Selected excerpt
↓↓↓

# 2 sub phase adjustment



## jwhite8086 (Feb 4, 2007)

How do I detemine the proper phase adjustment of my two pb10s ?


----------



## bpape (Sep 14, 2006)

The easiest way:

Play a pure tone at your xover frequency. Use the mains and just one sub to start with. Using an SPL meter at the seating position (and with your subs in their final position), adjust phase until you get the max output level.. 

Repeat using the other sub.

Bryan


----------



## Ethan Winer (Jul 21, 2006)

bpape said:


> Repeat using the other sub.


Yes, and probably repeat both subs once or twice more too, since phase adjustments can interact.

--Ethan


----------



## jwhite8086 (Feb 4, 2007)

Where do I get the pure tone from?


----------



## bpape (Sep 14, 2006)

Ethan Winer said:


> Yes, and probably repeat both subs once or twice more too, since phase adjustments can interact.
> 
> --Ethan


Right. Guess I wasn't clear. The idea was to do the 2nd one with the mains and 1st sub both already on so you're blending the 2nd sub with what you already did.

You can get a bunch of free tone generators off the web and run out of your PC. I believe Ethan still has some on his site too ready for download.

Bryan


----------



## brucek (Apr 11, 2006)

One of the problems with the single tone method is that you could be adding to an existing peak at the crossover frequency that makes the situation worse.

A better method would be sweep the sub and mains with REW software and adjust the phase controls for a smooth transition at the crossover.

At minimum you need to test with multiple tones above and below the crossover to be sure you're not simply creating a peak with the phase controls..

brucek


----------



## jwhite8086 (Feb 4, 2007)

So i can use rew , when I get some time alone I want to save measurments of one sub two sub in a couple of locations . Its imposible to do this with wife and kids home.


----------



## bpape (Sep 14, 2006)

brucek said:


> One of the problems with the single tone method is that you could be adding to an existing peak at the crossover frequency that makes the situation worse.
> 
> A better method would be sweep the sub and mains with REW software and adjust the phase controls for a smooth transition at the crossover.
> 
> ...


Agreed. You may need to adjust from perfect phase later on. However, IMO it's important to get everything in the proper phase to start with and then adjust later if necessary. Adjusting peak at xover via the phase control is a tradeoff IMO of better FR for muddier bottom end. I'd prefer to get the phase correct and then lower the xover point on the sub so you leave a gap between the mains xover and the sub xover to deal with any peak. Using phase for that is usually my last resort.

Bryan


----------

↑↑↑

Given problem A
In the subwoofer phase thread, rewrite the paragraph beginning "Agreed. You may need to adjust" more briefly, keeping its main facts.
Given problem B
From the subwoofer phase thread, give the passage from "Right. Guess I" up to and including "you already did." again, substituting "main speakers" for "mains".
Given problem C
Summarize the subwoofer phase thread in two sentences.

Data section
↓↓↓

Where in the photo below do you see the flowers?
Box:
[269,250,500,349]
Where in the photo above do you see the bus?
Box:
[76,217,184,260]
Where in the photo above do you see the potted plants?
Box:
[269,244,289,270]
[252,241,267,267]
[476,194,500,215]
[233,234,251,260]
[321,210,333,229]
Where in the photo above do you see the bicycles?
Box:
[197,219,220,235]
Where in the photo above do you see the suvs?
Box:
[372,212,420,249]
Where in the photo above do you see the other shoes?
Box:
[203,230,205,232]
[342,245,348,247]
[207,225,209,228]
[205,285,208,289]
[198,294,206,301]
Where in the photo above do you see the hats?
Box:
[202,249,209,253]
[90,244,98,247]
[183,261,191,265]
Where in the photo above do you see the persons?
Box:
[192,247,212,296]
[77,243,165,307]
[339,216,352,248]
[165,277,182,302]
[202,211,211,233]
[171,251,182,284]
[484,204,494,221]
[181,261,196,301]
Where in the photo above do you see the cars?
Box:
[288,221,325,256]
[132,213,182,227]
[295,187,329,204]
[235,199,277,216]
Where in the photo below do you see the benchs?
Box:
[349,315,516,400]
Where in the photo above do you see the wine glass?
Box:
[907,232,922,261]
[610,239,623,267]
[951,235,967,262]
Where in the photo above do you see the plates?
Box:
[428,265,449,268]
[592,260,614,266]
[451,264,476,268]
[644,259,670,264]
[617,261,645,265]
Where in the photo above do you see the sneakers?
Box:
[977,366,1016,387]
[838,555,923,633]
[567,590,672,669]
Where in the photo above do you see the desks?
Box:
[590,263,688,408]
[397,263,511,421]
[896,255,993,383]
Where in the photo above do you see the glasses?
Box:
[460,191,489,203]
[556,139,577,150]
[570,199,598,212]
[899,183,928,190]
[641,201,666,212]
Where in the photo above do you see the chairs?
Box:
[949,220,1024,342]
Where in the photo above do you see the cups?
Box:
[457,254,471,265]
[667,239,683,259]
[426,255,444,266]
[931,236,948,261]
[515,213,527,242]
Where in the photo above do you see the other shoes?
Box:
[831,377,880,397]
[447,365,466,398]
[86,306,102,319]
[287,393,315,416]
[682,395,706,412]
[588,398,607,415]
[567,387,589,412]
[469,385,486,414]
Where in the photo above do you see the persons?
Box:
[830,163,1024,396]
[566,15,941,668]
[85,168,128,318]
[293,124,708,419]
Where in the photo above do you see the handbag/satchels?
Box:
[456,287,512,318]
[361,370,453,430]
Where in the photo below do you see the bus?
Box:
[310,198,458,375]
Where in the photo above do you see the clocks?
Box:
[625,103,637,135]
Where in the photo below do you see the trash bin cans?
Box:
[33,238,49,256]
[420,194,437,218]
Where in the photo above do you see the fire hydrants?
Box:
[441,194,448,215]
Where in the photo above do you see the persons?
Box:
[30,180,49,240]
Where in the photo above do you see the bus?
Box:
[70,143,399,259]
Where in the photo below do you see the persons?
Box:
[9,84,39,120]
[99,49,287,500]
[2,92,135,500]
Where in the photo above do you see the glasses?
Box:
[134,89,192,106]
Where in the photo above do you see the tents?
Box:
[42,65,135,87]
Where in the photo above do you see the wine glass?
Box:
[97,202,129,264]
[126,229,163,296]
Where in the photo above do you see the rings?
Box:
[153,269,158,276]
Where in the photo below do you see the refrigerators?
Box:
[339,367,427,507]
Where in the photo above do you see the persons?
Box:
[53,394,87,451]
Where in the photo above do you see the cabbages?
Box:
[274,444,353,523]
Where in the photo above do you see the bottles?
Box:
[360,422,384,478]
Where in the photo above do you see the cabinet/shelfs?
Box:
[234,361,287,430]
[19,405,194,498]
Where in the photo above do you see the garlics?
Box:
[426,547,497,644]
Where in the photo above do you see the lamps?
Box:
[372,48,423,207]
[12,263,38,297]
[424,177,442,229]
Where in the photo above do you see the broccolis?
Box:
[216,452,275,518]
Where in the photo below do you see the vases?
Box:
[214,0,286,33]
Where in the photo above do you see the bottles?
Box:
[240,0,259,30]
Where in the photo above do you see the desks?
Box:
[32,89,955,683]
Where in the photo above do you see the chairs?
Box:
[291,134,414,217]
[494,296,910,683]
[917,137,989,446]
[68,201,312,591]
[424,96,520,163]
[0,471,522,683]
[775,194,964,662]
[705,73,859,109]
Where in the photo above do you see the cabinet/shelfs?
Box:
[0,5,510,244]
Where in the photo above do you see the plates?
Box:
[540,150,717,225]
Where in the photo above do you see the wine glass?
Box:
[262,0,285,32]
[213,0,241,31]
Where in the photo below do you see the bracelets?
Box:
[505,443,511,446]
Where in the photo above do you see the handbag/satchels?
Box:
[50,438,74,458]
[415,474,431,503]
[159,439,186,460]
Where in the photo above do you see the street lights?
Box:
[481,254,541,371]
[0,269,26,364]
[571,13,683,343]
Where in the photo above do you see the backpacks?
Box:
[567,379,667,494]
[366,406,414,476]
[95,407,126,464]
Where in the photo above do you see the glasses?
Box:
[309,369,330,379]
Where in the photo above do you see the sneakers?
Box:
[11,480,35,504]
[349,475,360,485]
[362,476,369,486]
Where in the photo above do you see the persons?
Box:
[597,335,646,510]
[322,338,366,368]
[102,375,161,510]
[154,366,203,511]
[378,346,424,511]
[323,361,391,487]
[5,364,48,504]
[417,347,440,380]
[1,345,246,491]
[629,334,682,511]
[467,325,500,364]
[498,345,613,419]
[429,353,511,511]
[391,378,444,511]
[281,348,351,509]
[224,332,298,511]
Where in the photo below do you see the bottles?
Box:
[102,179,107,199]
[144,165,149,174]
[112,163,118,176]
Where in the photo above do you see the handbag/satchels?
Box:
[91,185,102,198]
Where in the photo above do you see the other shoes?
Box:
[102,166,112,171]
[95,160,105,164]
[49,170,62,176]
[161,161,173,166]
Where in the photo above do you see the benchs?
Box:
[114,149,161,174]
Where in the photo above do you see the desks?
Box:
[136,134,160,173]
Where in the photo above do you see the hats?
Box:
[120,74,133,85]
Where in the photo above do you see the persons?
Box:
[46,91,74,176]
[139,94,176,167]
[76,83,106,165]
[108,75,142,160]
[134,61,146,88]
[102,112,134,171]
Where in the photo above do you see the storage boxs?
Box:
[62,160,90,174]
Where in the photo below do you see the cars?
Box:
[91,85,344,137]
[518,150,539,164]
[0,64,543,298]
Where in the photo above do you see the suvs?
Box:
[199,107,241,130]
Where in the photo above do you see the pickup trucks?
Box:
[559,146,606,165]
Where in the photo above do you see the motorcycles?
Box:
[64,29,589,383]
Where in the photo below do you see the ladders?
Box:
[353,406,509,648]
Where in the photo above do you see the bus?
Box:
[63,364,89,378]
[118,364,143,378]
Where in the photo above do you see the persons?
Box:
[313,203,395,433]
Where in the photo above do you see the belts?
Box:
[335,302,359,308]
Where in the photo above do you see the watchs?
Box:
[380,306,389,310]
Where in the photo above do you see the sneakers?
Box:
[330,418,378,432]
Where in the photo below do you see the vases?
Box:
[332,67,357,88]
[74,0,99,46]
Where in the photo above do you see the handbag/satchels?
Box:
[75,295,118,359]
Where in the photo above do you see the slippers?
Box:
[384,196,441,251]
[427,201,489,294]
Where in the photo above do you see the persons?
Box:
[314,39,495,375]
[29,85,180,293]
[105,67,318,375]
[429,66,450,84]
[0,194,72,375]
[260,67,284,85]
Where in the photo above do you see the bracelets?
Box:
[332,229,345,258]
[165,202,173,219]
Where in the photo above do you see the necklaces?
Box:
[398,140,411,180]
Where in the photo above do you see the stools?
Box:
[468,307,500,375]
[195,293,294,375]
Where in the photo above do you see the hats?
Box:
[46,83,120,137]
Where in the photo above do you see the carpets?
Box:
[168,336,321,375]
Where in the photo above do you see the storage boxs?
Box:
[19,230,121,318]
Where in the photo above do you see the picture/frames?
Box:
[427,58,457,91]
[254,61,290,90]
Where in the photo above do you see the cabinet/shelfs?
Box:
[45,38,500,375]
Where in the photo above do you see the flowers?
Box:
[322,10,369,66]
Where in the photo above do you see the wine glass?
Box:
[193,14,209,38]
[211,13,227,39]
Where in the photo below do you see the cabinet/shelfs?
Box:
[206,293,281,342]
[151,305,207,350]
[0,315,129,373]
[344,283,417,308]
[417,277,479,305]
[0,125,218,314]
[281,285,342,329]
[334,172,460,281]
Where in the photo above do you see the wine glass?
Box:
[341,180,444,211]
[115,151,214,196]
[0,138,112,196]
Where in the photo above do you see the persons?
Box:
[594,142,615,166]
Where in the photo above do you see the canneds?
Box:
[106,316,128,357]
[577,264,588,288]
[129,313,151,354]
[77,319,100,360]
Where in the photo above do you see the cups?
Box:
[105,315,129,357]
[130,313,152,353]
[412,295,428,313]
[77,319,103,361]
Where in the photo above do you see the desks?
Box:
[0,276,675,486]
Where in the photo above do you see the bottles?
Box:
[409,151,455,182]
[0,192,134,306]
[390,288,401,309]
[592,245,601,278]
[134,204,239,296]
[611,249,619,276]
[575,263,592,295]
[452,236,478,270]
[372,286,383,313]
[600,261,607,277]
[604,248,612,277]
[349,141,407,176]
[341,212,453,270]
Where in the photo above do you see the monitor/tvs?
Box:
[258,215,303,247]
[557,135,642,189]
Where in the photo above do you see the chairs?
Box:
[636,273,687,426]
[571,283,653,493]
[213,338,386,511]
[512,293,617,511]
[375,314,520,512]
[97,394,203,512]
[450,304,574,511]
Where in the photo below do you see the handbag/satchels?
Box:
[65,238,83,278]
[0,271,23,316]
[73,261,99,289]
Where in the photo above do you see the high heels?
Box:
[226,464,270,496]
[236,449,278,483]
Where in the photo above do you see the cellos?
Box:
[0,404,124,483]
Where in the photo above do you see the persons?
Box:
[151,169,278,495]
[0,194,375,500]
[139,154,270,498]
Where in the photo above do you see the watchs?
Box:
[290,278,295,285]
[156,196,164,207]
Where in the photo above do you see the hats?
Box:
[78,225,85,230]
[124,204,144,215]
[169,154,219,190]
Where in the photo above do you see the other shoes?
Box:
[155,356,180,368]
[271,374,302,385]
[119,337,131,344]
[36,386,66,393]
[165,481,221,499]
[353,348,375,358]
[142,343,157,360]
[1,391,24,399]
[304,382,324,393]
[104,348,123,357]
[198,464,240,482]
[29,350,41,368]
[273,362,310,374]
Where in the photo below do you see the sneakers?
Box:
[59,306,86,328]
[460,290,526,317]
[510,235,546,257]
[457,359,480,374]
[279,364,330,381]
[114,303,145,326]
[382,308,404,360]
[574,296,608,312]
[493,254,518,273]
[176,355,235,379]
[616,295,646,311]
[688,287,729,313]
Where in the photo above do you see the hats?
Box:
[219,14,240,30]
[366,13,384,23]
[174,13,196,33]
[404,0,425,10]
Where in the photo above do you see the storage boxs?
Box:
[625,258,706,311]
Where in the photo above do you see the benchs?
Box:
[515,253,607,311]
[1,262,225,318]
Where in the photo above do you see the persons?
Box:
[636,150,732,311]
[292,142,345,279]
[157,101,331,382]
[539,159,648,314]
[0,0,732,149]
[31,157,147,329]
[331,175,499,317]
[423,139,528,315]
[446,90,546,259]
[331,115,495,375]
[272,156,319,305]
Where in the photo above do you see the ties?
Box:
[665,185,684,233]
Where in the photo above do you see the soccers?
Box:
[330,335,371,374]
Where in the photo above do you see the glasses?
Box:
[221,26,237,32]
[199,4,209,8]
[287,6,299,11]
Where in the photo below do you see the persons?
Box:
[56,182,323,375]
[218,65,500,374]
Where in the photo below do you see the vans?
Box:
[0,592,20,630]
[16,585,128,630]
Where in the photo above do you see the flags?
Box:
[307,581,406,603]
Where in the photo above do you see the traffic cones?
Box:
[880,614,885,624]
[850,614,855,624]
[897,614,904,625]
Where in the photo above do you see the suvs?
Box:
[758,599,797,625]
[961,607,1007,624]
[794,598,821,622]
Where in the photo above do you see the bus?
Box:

↑↑↑

Problem solution A
Perfect phase may need adjusting later, but everything should start in proper phase. Using the phase control to tame a peak at the crossover trades better frequency response for a muddier bottom end. The preferred approach is to set the phase correctly and then lower the sub's crossover point, leaving a gap between the mains and sub crossovers to handle any peak. Adjusting phase for that is a last resort.

Problem solution B
Right. Guess I wasn't clear. The idea was to do the 2nd one with the main speakers and 1st sub both already on so you're blending the 2nd sub with what you already did.

Problem solution C
Asked how to set the phase of two PB10s, one reply says to play a pure tone at the crossover frequency and adjust each sub's phase for maximum level on an SPL meter at the seating position, repeating the process because phase adjustments can interact. Another reply warns that the single-tone method can worsen an existing peak at the crossover and recommends sweeping with REW software for a smooth transition, while the first replier prefers to get the phase correct first and deal with any peak by lowering the sub's crossover point.